Given information
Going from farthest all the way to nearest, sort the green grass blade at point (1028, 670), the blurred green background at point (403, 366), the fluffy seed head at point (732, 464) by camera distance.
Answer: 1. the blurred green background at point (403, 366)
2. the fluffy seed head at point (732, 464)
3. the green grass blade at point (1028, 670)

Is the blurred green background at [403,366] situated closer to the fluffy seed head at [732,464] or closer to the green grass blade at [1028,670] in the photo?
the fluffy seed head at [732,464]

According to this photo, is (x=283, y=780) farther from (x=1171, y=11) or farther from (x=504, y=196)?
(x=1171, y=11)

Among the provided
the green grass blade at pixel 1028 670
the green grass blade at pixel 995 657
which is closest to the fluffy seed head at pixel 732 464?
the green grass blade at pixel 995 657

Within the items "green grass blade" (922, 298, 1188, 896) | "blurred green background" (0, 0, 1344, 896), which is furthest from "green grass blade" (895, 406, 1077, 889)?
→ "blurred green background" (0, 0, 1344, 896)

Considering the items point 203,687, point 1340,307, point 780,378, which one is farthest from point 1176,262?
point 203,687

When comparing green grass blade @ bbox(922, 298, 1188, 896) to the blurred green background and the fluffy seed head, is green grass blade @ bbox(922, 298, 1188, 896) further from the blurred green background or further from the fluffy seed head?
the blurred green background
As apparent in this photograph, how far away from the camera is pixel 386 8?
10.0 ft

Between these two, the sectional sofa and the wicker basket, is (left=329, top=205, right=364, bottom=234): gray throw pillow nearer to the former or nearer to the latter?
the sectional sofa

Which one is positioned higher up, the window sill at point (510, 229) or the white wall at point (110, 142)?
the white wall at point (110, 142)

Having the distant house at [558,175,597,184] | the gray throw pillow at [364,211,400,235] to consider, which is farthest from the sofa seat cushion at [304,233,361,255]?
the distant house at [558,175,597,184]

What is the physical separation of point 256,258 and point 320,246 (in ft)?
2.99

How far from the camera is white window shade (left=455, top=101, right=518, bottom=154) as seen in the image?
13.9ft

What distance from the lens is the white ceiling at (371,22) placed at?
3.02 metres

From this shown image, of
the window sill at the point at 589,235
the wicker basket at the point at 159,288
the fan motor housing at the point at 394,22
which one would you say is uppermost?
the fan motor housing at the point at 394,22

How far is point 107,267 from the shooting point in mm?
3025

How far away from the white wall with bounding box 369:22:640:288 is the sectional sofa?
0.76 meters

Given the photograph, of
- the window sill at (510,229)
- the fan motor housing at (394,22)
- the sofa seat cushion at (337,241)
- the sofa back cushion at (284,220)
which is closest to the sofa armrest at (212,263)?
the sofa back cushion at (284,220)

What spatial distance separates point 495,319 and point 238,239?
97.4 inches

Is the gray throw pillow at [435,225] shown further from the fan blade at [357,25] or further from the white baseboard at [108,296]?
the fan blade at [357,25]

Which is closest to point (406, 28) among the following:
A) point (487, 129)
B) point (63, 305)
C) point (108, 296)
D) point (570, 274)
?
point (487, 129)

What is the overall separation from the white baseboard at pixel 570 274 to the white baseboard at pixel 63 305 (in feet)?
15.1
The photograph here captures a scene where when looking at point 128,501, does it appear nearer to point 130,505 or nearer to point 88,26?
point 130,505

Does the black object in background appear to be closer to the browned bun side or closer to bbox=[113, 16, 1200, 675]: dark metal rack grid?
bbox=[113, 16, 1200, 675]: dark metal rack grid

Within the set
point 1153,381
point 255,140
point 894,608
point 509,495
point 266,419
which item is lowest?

What you will do
Rewrite all the rows above, replacing "wicker basket" with "rattan basket" wherever it occurs and leaving everything else unchanged.

Complete answer
Going from farthest all the way to nearest, sort the green grass blade at point (1028, 670), the blurred green background at point (403, 366), the fluffy seed head at point (732, 464) by camera distance.
Answer: 1. the blurred green background at point (403, 366)
2. the fluffy seed head at point (732, 464)
3. the green grass blade at point (1028, 670)

Is the blurred green background at [403,366] situated closer to the fluffy seed head at [732,464] or closer to the green grass blade at [1028,670] in the photo?
the fluffy seed head at [732,464]

According to this photo, is (x=283, y=780) farther from (x=1171, y=11) or farther from (x=504, y=196)?
(x=1171, y=11)

Among the provided
the green grass blade at pixel 1028 670
the green grass blade at pixel 995 657
which is closest to the fluffy seed head at pixel 732 464?
the green grass blade at pixel 995 657

Within the items "green grass blade" (922, 298, 1188, 896) | "blurred green background" (0, 0, 1344, 896), which is furthest from "green grass blade" (895, 406, 1077, 889)?
→ "blurred green background" (0, 0, 1344, 896)

Considering the items point 203,687, point 1340,307, point 780,378, which one is farthest from point 1176,262?
point 203,687

When comparing green grass blade @ bbox(922, 298, 1188, 896) to the blurred green background and the fluffy seed head, is green grass blade @ bbox(922, 298, 1188, 896) further from the blurred green background or further from the fluffy seed head?
the blurred green background
As apparent in this photograph, how far away from the camera is pixel 386 8?
10.0 ft

Between these two, the sectional sofa and the rattan basket, is (left=329, top=205, right=364, bottom=234): gray throw pillow nearer to the former or nearer to the latter?
the sectional sofa

Which one is positioned higher up, the window sill at point (510, 229) or the white wall at point (110, 142)?
the white wall at point (110, 142)

Having the distant house at [558,175,597,184] | the gray throw pillow at [364,211,400,235] to consider, which is farthest from the sofa seat cushion at [304,233,361,255]?
the distant house at [558,175,597,184]

What is the physical separation of point 256,258 and point 320,246 (in ft)?
2.99

How far from the camera is white window shade (left=455, top=101, right=518, bottom=154) as seen in the image?
13.9ft

What distance from the lens is the white ceiling at (371,22) placed at?
3.02 metres

From this shown image, of
the window sill at the point at 589,235
the rattan basket at the point at 159,288
the fan motor housing at the point at 394,22
which one would you say is uppermost?
the fan motor housing at the point at 394,22

How far is point 107,267 from the shooting point in mm?
3025

How far away from the white wall with bounding box 369:22:640:288 is the sectional sofa?
0.76 meters

Given the photograph, of
- the window sill at (510,229)
- the fan motor housing at (394,22)
- the sofa seat cushion at (337,241)
- the sofa back cushion at (284,220)
which is closest to the sofa armrest at (212,263)?
the sofa back cushion at (284,220)

What spatial distance separates point 495,319 and point 238,239?
97.4 inches

Is the gray throw pillow at [435,225] shown further from the fan blade at [357,25] or further from the white baseboard at [108,296]?
the fan blade at [357,25]

Which is closest to point (406, 28) among the following:
A) point (487, 129)
B) point (63, 305)
C) point (108, 296)
D) point (570, 274)
?
point (487, 129)

What is the overall separation from the white baseboard at pixel 570 274 to the white baseboard at pixel 63 305 (in feet)?
15.1
The photograph here captures a scene where when looking at point 128,501, does it appear nearer to point 130,505 or nearer to point 88,26?
point 130,505

Does the black object in background appear to be closer to the browned bun side or closer to bbox=[113, 16, 1200, 675]: dark metal rack grid?
bbox=[113, 16, 1200, 675]: dark metal rack grid

Within the set
point 1153,381
point 255,140
point 894,608
point 509,495
point 266,419
which item is lowest?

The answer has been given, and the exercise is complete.